Actualité du mercredi : quelques livres à découvrir en mai

Le mercredi, je vous apporte une actualité concernant la littérature d’Europe centrale et orientale.

Les éditions Agullo sortent demain (2 mai) La Colombienne, du journaliste et auteur polonais Wojciech Chmierlaz : « Avec ce troisième opus, Chmielarz se penche sur la délinquance en col blanc, nouveau défi pour des forces de police sous-payées, gangrenées par la corruption et les préjugés. » Retrouvez aussi, dans la collection Agullo Noir, l’inspecteur Mortka dans La Ferme aux poupées et Pyromane.

Le 8 mai, Gaïa Editions ou plutôt l’écrivain croate Robert Perišić nous emmènent en Bosnie-Herzégovine, avec Les turbines du Titanic : « Dans cette confrontation du monde ouvrier à celui de la finance moderne, l’usine devient corps et l’œuvre produite frôle l’œuvre d’art. De la débâcle naît un roman poétique et politique, drôle et captivant. »

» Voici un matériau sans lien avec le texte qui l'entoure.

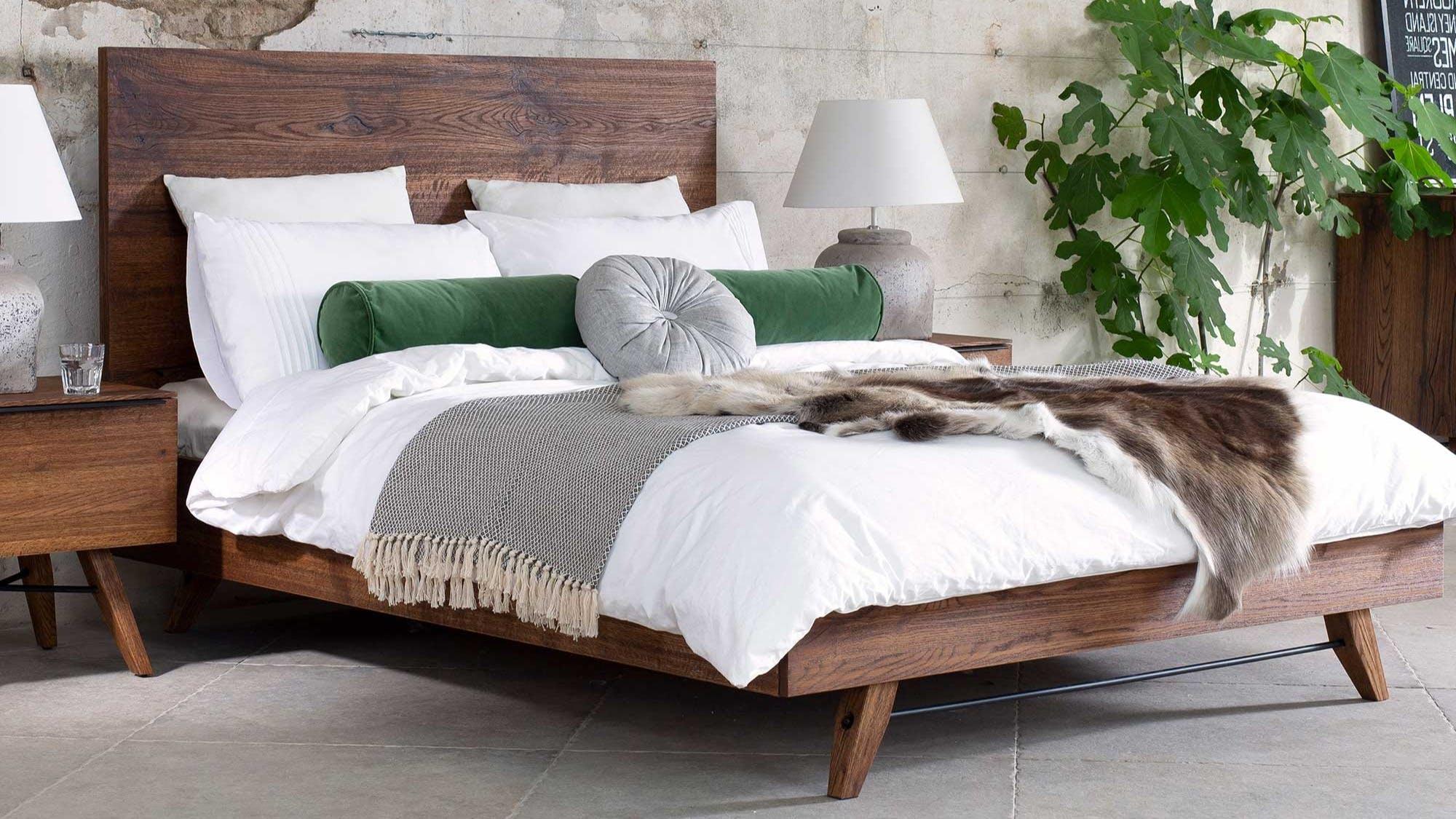 Meubles de chambre : lits, commodes, armoires...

Robert Laffont republie le 16 mai Rencontres et visites, recueil de nouvelles d’un Bohumil Hrabal alors aux débuts de sa carrière de raconteur d’histoires : « Le Hrabal des années d’après-guerre, d’avant le régime communiste et sa censure – avec laquelle il a dû, par la suite, de son propre aveu, ruser pour continuer à écrire. »

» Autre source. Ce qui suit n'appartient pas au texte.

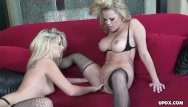 Cheerleaders get eatin out xxx - Blondes getting wild as they eat out pussies lesbo style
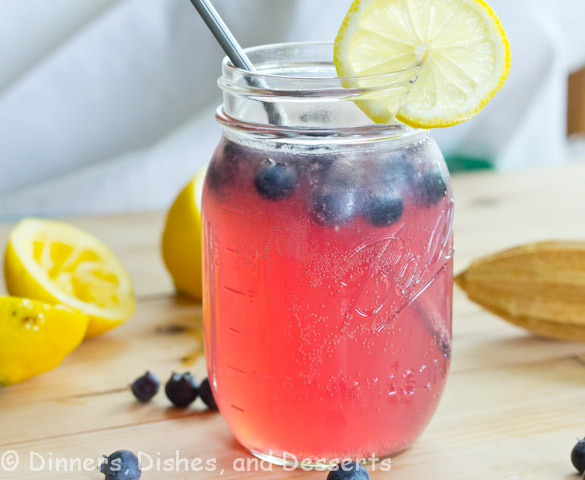 Sparkling Blueberry Lemonade | Dinners, Dishes, and Desserts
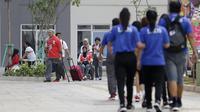 Atlet Asian Para Games saat berada di Wisma Atlet, Kemayoran, Jakarta, Rabu (03/10/2018). Menjelang sore hari, para atlet melakukan berbagai aktifitas mulai dari berolahraga, memotret, bermain biliar hingga keliling wisma. (Bola.com/M Iqbal Ichsan)
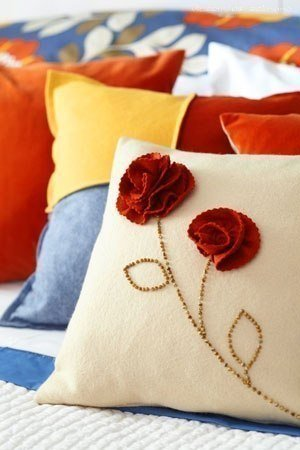 carnation-decorated-pillow01.jpg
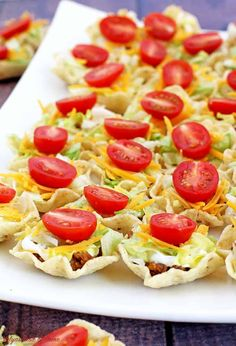Taco Bites Appetizers - Valya's Taste of Home Mini Appetizers, Appetizers For Kids, Christmas Appetizers, Appetizer Recipes, Delicious Appetizers, Cheese Appetizers, Birthday Appetizers, Potluck Appetizers, Vegetarian Appetizers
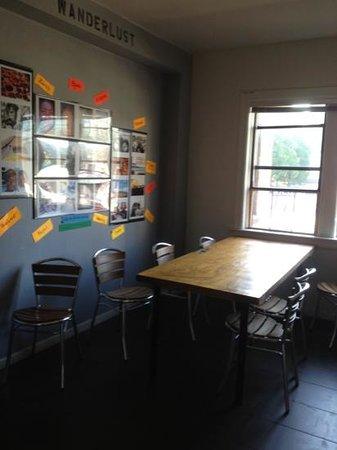 City Hostel Seattle : 3rd floor community kitchen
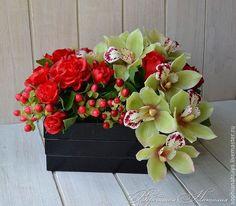 букет с цимбидиумом и розами из полимерной глины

Le 30 mai, c’est un livre d’hommages à l’écrivain slovène Boris Pahor qui sort, sous la direction de Guy Fontaine, aux Editions Pierre Guillaume de Roux : Et si c’était à refaire – chemins de Boris Pahor rassemble, avec trois nouvelles de Boris Pahor, plusieurs contributions autour de l’écrivain par Guy Fontaine, René de Ceccatty, Claudio Magris ou encore Stéphane Hessel.

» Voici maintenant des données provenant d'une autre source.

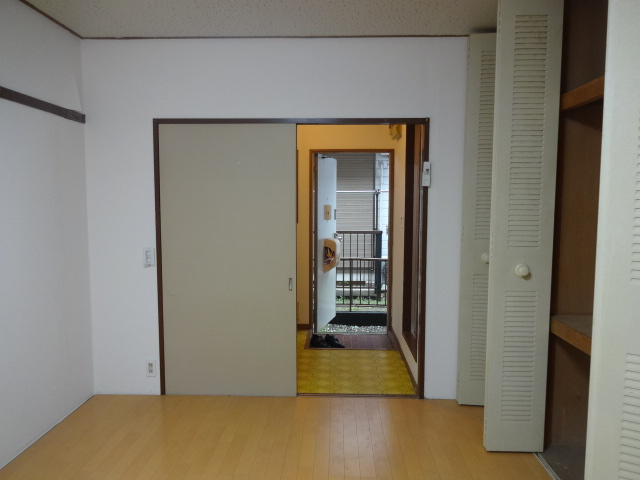 第7田村ハイツ 107号室の玄関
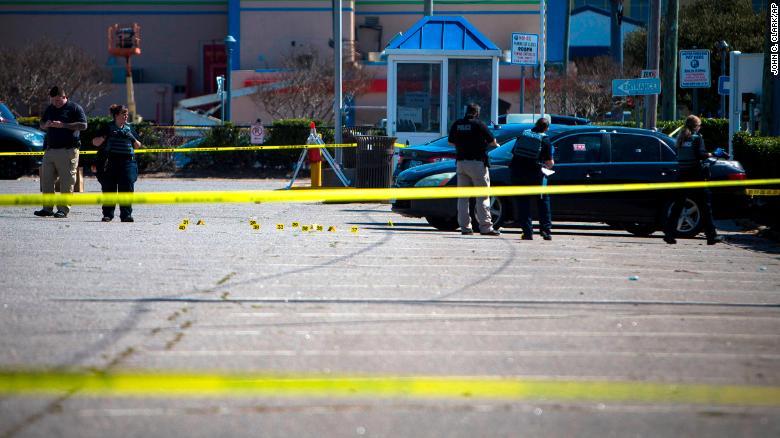 Cảnh sát Virginia Beach đang làm việc tại hiện trường vụ nổ súng xảy ra đêm hôm trước.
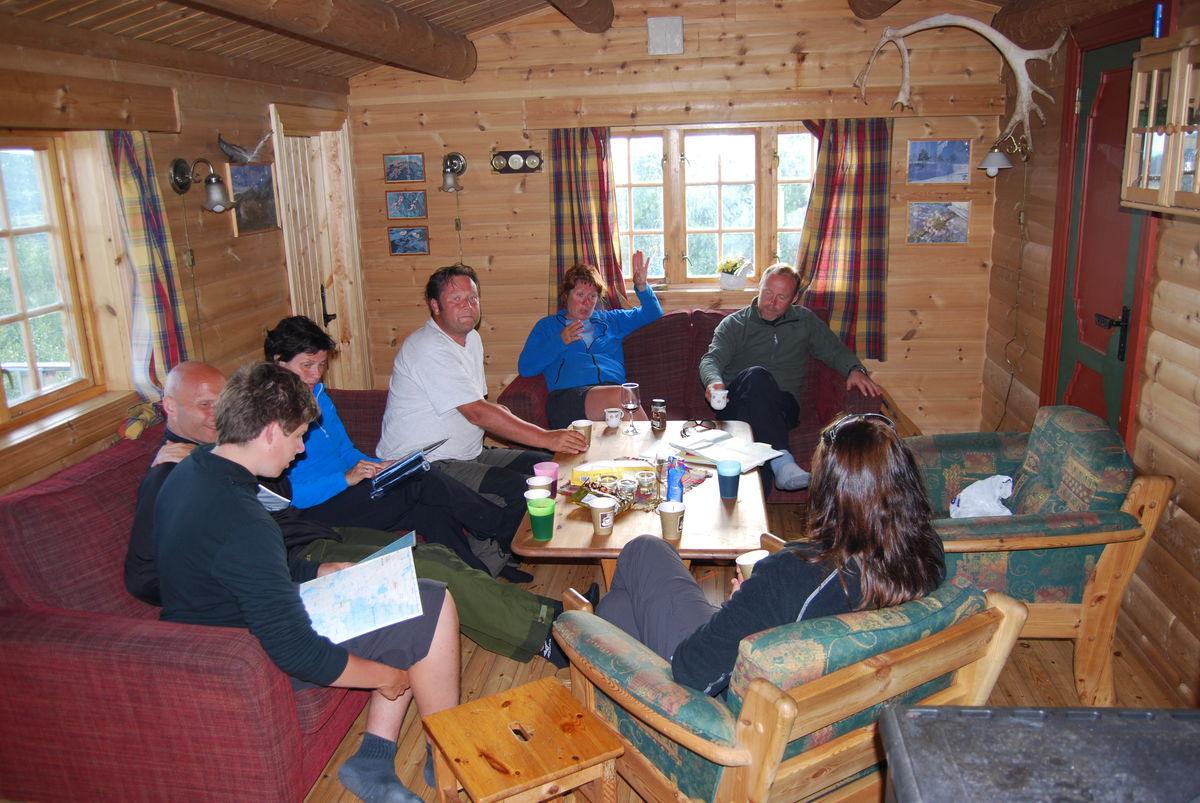 Dag 2. En kort dagsmars gir rom for  hyttekos. Her på Prestøyhytta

Et un petit coup d’œil en arrière pour terminer : les éditions Inculte ont publié en avril Banquet en Blithuanie de Miroslav Krleža, « chef d’œuvre de la littérature yougoslave » publié pour la première fois en 1939 et décrivant, « à travers le personnage de Baroutanski, la pente étrangement douce qui mène à la dictature » en Blithuanie, pays imaginaire d’Europe centrale.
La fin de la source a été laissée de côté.